Mark Mittelberg – Mark issued the question of choosing a faith from all the different options out there. His strongest point was his definition of faith as being something that rests on certainty. The Bible never speaks about “blind faith” and Christians are not called to embrace such a notion. Mark brought that point out well. Mark also spoke extensively on the ways we typically form our belief and challenged those ways, including believing the bible because mom and dad say so.
Del Tackett – This was my first time to hear Del and he is clearly a man of integrity and class. I enjoyed hearing him speak. His topic was the problem of evil; he jokingly said that he “pulled the shortest straw.” Putting Del’s obvious giftedness and love for the Lord aside for a moment, I was disappointed in his explanation of evil. He followed the traditional path of human free will and choice, citing the fact that God doesn’t make us robots. Thus, it is the free actions of humankind, not God, that brought about the evil. The only issue is that this kind of explanation assumes and requires that God has no say and no part in our choices. The bible just simply never says that. Yes, we make choices that have real consequences that we are responsible for, but we can’t remove God from the equation. Doing so, as Calvin so beautifully writes, “robs God of his Majesty.” I don’t have a problem with saying humans screwed up and we are responsible for that. I do have a problem with trying to get God “off the hook.”
Ryan Dobson – Ryan was the comedic element of the conference and was a lot of fun. His topic was relativism and he primarily used stories to try and refute the relativist’s claims that we can never know what is right and wrong, good and bad. This session dealt with the issue of “that is your truth, but mine is something different.” Such a statement, which is very prominent today, really is comical and Ryan did a great job and making us laugh and making his point.
Alex McFarland – Alex had the topic that was perhaps the most important – how do we answer the science vs faith question? Unfortunately, I felt like Alex did not have a very systematic approach to his topic. He made some good points here and there, but his session did not come together very well. Plus, his use of big words and scientific terminology was a bit unnecessary. Nevertheless, he did effectively make the point that the bible and science are not in conflict. He also made the very true statement that science exists because of an original believe that God had created a universe that was capable of being studied. The best resource on this topic is “The Soul of Science” by Nancy Pearcey.
Lee Strobel – The famed author of “The Case for Christ” was the final speaker and, in fact, presented the best session. His topic was handling tough people graciously and winsomely. The “take home” point for Strobel, which he delivered very effectively, was the need for us Christians to use these words when talking with tough people: “I don’t know.” Lee effectively demonstrated how a need to have all the answers even when we don’t have all the answers can do more harm than good.
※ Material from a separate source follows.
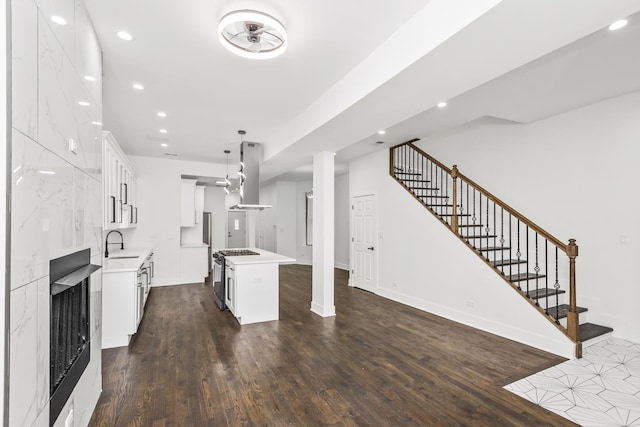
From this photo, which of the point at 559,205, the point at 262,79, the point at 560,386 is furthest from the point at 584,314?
the point at 262,79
He said that ultimately our love and our respect of the person we are talking with is what will win them to Christ. In other words, we need to be Christ to these people. Indeed.
So, I am glad we were able to be a part of the Big Dig. Like any other conference, it was a conference. We now have the more important role of teaching, equipping, and loving on our students day in and day out, teaching them the big truths of God’s word and helping them to see a little more today just how big God really is. Conferences come and go. The word of the Lord endures forever.